Judgment rendered April 13, 2022. Application for rehearing may be filed within the delay allowed by Art. 2166, La. C.C.P.
No. 54,437-CA
COURT OF APPEAL SECOND CIRCUIT STATE OF LOUISIANA
*****
EVEREST STONE LLC Plaintiff-Appellee
versus
LOUISIANA SOUTHERN STONE Defendant-Appellants JOHN C. WATERS
Appealed from the Twenty-Sixth Judicial District Court for the Parish of Webster, Louisiana Trial Court No. 78,888
Honorable Charles A. Smith, Judge
JOHN C. WATERS In Proper Person
NEWMAN, MATHIS, BRADY & SPEDALE Counsel for Appellee By: Richard L. Crawford
Before MOORE, PITMAN, and ROBINSON, JJ. MOORE, C.J.

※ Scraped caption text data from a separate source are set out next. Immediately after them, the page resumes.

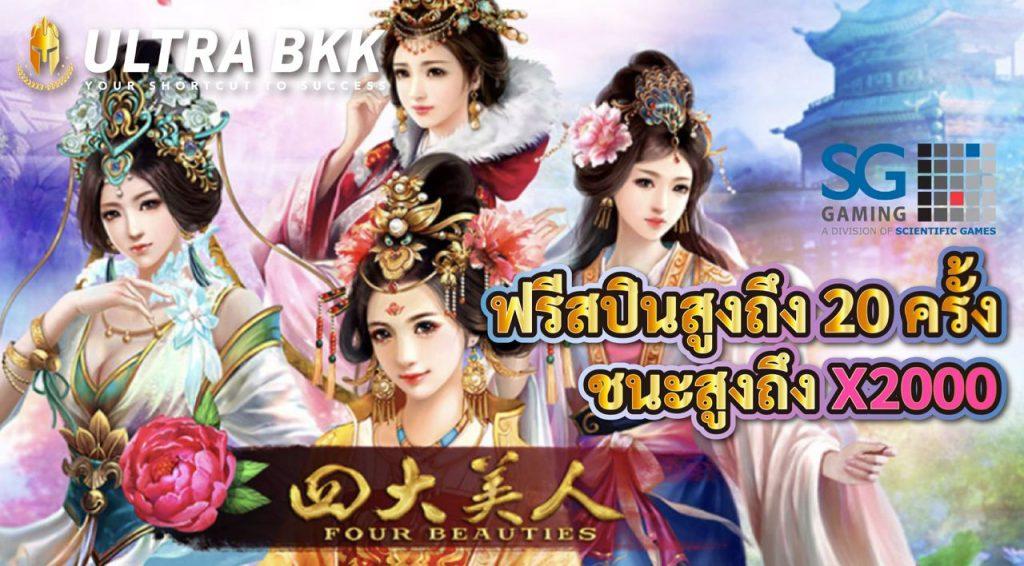 Four Beauties เกมสล็อตค่าย SG
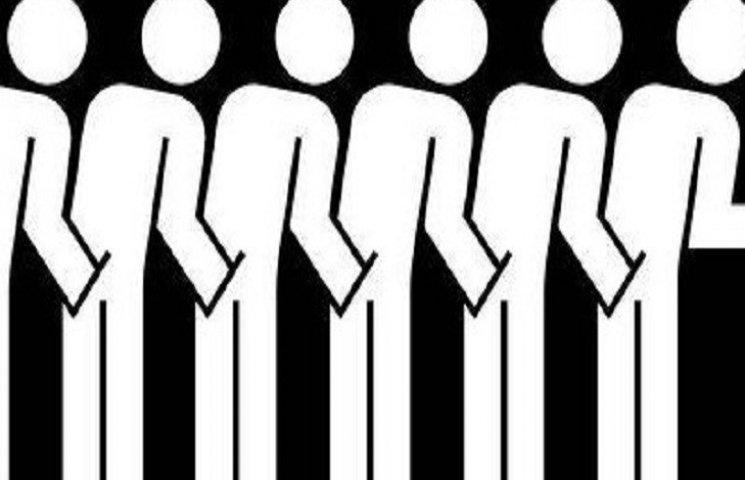 Майже 40 хмельничан покарали за корупцію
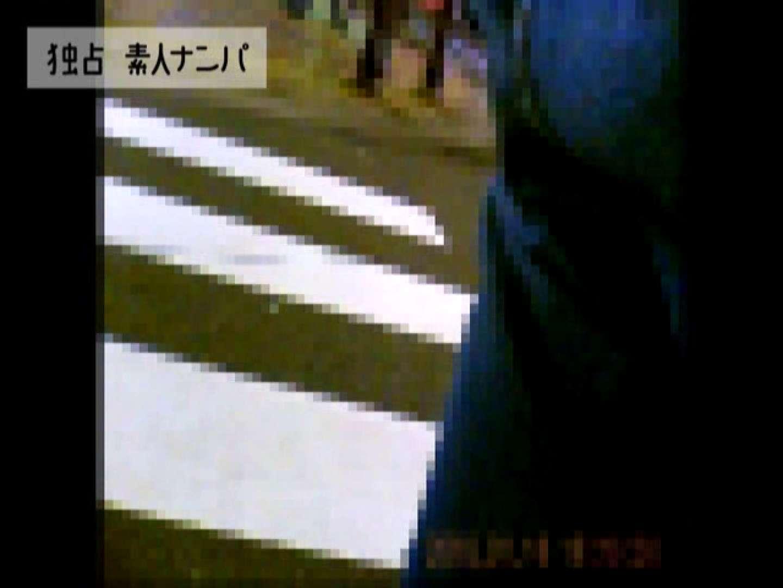 独占入手!!ヤラセ無し本物素人ナンパ19歳 大阪嬢2名 企画 アダルト動画キャプチャ 85pic 64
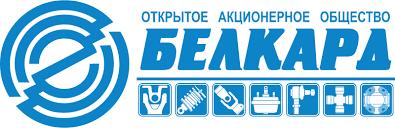 ООО «ТК АР-групп» - официальный дилер продукции производства ОАО «Белкард» г.Гродно.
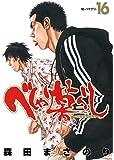 べしゃり暮らし 16 (ヤングジャンプコミックス)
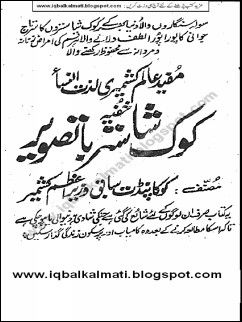 Koka Shastra Kashmiri Book In Urdu Free Download | ko in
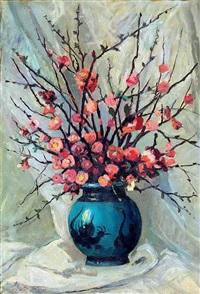 bahar dalları by ibrahim safi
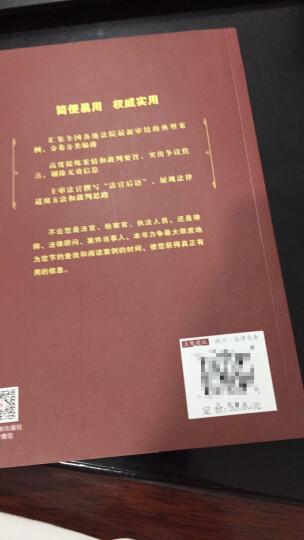 中国法院2017年度案例:执行案例 晒单图
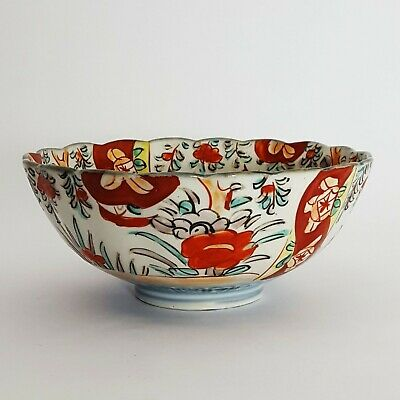 Late 19th Century Japanese Imari Footed Bowl (19cm)
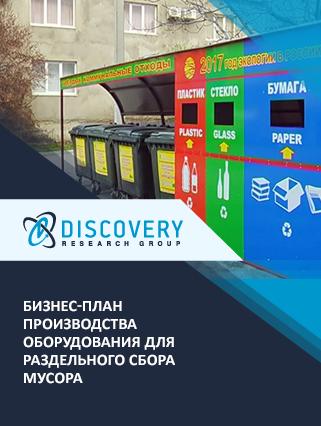 Бизнес-план производства оборудования для раздельного сбора мусора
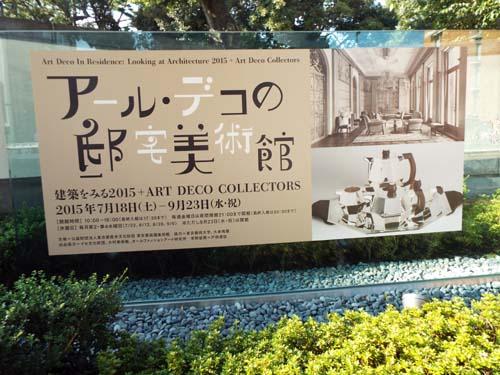 ぐるっとパスNo.6 庭園美術館まで見たこと_f0211178_18465124.jpg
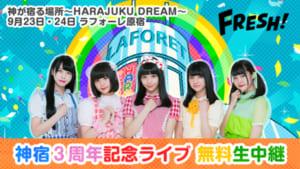 『神が宿る場所~HARAJUKU DREAM~』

John C. Waters, surety of Louisiana Southern Stone LLC (“LSS”),
appeals a summary judgment that ordered him to pay $26,828.05, plus legal
interest and a 25% attorney fee, on an open account that Everest Stone LLC
had extended to LSS. For the reasons expressed, we affirm.
FACTUAL BACKGROUND
In May 2017, LSS, a limited liability company in Minden, La., filled
out a credit application (“the Application”) with Everest Stone, a limited
liability company in Addison, Texas. This was signed by Waters on behalf
of LSS. On line 11, “Credit Requested,” someone handwrote, “ – o – (COD
only).”
In January 2018, the same parties executed a credit and security
agreement (“the Agreement”), which also was signed by Waters. Under the
signature line was printed: “In consideration of credit being extended to the
above named entity [LSS], I personally guarantee all indebtedness.”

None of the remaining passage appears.